An airplane passed overhead on its course to
Miami and he watched its shadow scaring up the schools of flying fish.

  
“With so much flying fish there should be
dolphin,” he said, and leaned back on the line to see if it was possible to
gain any on his fish. But he could not and it stayed at the hardness and
water-drop shivering that preceded breaking. The boat moved ahead slowly and he
watched the airplane until he could no longer see it.

  
It must be very strange in an airplane, he
thought. I wonder what the sea looks like from that
height?
They should be able to see the fish well if they do not fly too high. I would
like to fly very slowly at two hundred fathoms high and see the fish from
above. In the turtle boats I was in the cross-trees of the mast-head and even
at that height I saw much. The dolphin look greener from there and you can see
their stripes and their purple spots and you can see all of the school as they
swim. Why is it that all the fast-moving fish of the dark current have purple
backs and usually purple stripes or spots? The dolphin looks green of course
because he is really golden. But when he comes to feed, truly hungry, purple
stripes show on his sides as on a marlin. Can it be anger, or the greater speed
he makes that brings them out?

  
Just before it was dark, as they passed a
great island of Sargasso weed that heaved and swung in the light sea as though
the ocean were making love with something under a yellow blanket, his small
line was taken by a dolphin. He saw it first when it jumped in the air, true
gold in the last of the sun and bending and flapping wildly in the air. It
jumped again and again in the acrobatics of its fear and he worked his way back
to the stern and crouching and holding the big line with his right hand and
arm, he pulled the dolphin in with his left hand, stepping on the gained line
each time with his bare left foot.

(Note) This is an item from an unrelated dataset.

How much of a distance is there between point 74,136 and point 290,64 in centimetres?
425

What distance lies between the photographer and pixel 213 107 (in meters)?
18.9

When the fish was at the stem, plunging and
cutting from side to side in desperation, the old man leaned over the stern and
lifted the burnished gold fish with its purple spots over the stem. Its jaws
were working convulsively in quick bites against the hook and it pounded the
bottom of the skiff with its long flat body, its tail and its head until he
clubbed it across the shining golden head until it shivered and was still.